We are aware, however, of the limitations of our study. Although composite indicators could be seen as valuable tools in different policy making areas, they can also be the subject of debate regarding the choice of initial indicators, as well as the method applied for weighting and aggregating. Proper comparisons with other health composite indicators from the international literature could provide a more complex sensitivity analysis of the proposed composite index. However, in the absence of similar characteristics in terms of initial data sets, country samples and time-frames, a comparison of such results might be biased and generate potential misinterpretations. Since the literature review indicated no proper comparison match to our composite index (developed for the year 2015 for the 28 EU countries), we believe we must be cautious when dealing with such issues and avoid further comparisons. Constructing composite indicators is not always a simple task and the linked methodological difficulties may raise several technical and economic challenges. In our case, a larger set of initial indicators would have been ideal for capturing a more holistic image of the health system performances. Further investigation on the propensity and perceived expensiveness of health examinations could also have been better tackled. The choice of initial indicators should, however, be seen as a trade-off between data availability and the relevance of the composite index in accurately measuring the performance of the EU health systems’ performance.
Regarding the methodological aspects, although the PCA methodology was tested for adequacy and found to be appropriate, we may still face the criticism that correlations might not necessarily reflect the real connections between the selected indicators and the phenomena under observation.
Finally, there is the issue concerning the choice of the country sample that includes both long-standing members and newer ones. Even though we are aware of the heterogeneity between data, we accept such biases in order to be able to conduct an investigation of health system performances at the EU level and to objectively provide a ranking between the EU member states using PCA. The results confirm that more developed countries tend to have better performing health systems, but the MCA revealed some particular cases of inefficiency given that both the expenditures and the human resources involved are high. Our findings provide additional arguments to support our choice of using such a country sample.
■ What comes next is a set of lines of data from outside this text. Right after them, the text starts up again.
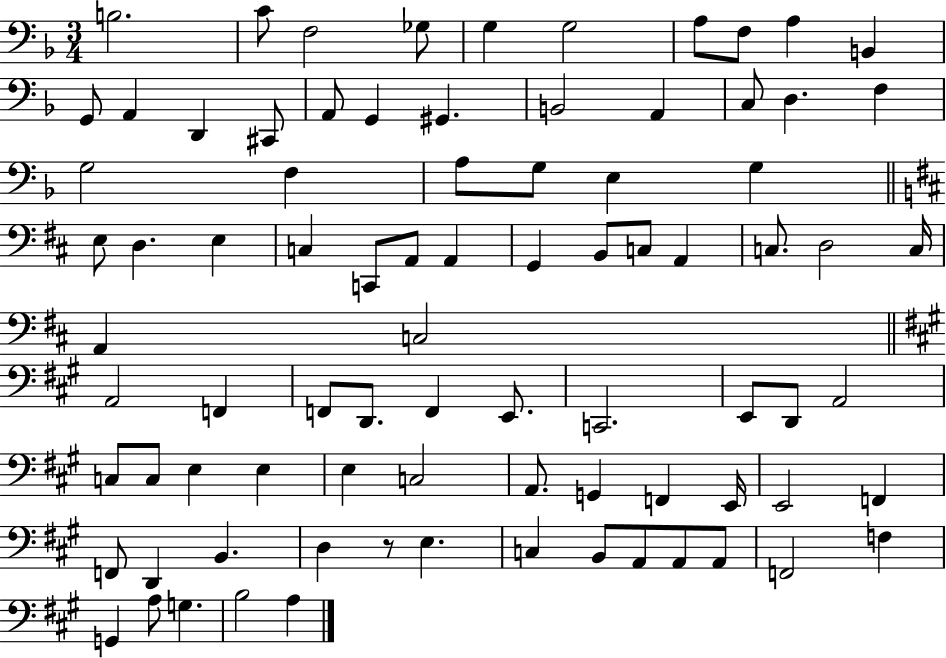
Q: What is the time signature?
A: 3/4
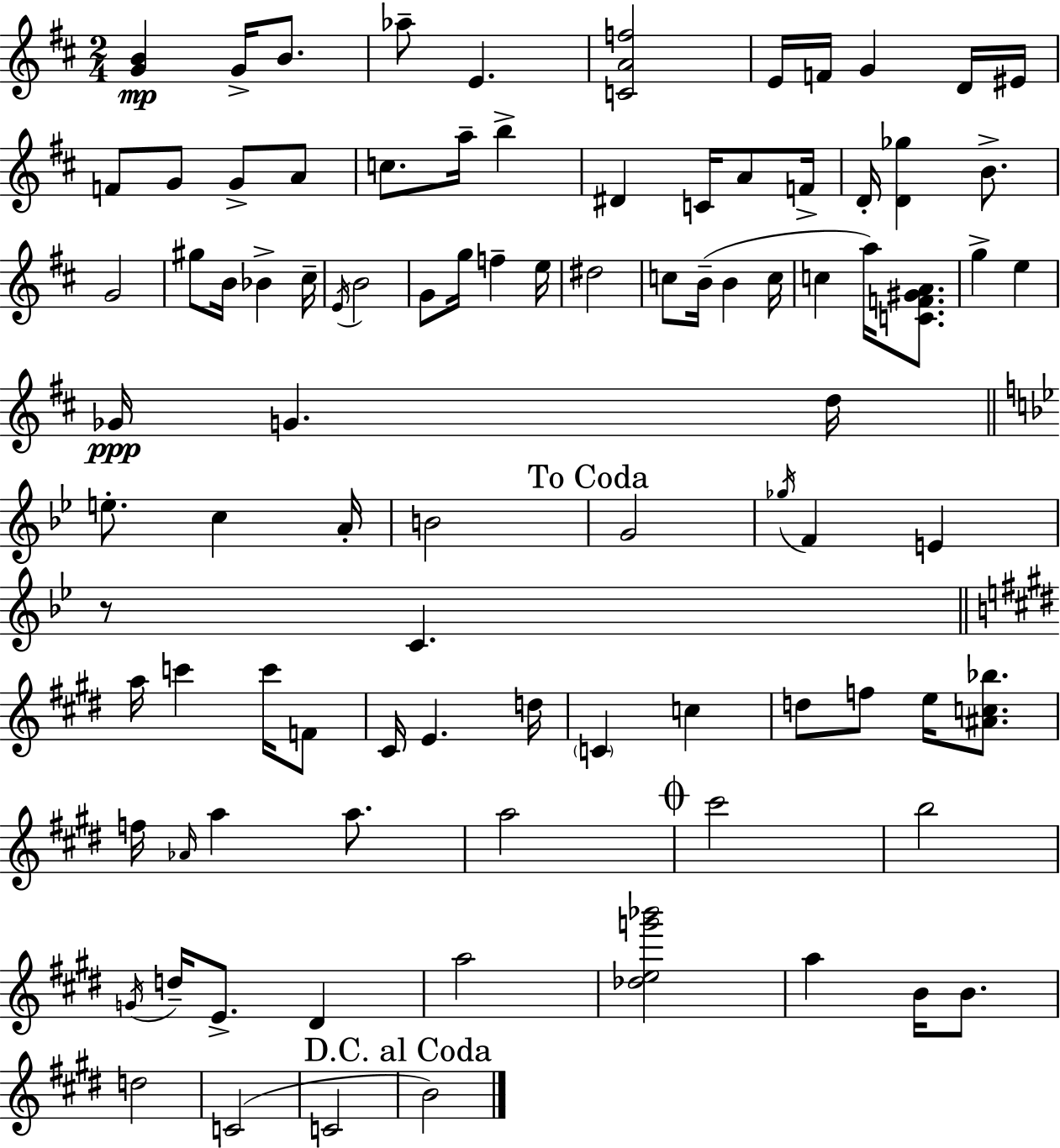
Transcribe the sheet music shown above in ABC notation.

X:1
T:Untitled
M:2/4
L:1/4
K:D
[GB] G/4 B/2 _a/2 E [CAf]2 E/4 F/4 G D/4 ^E/4 F/2 G/2 G/2 A/2 c/2 a/4 b ^D C/4 A/2 F/4 D/4 [D_g] B/2 G2 ^g/2 B/4 _B ^c/4 E/4 B2 G/2 g/4 f e/4 ^d2 c/2 B/4 B c/4 c a/4 [CF^GA]/2 g e _G/4 G d/4 e/2 c A/4 B2 G2 _g/4 F E z/2 C a/4 c' c'/4 F/2 ^C/4 E d/4 C c d/2 f/2 e/4 [^Ac_b]/2 f/4 _A/4 a a/2 a2 ^c'2 b2 G/4 d/4 E/2 ^D a2 [_deg'_b']2 a B/4 B/2 d2 C2 C2 B2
As future research, we are planning to further investigate the technical efficiency of EU health systems through specific non-parametric methodologies, such as the DEA technique, having the Composite Health Index as output and fiscal indicators as inputs to the model. We consider that building the composite health index represents a prerequisite step in the efficiency estimation framework. This statement is supported in the first place, by the so called “curse of dimensionality” translated into an upward bias of DEA efficiency scores when using a large number of input and/or output variables. Of course, an additional way of reducing this drawback will consist in extending the sample size by including other health systems in the analysis. This approach could have the benefit of allowing a more complex investigation of the efficiency of different health systems, by ranking them according to the capacity of maximizing their outputs given their inputs.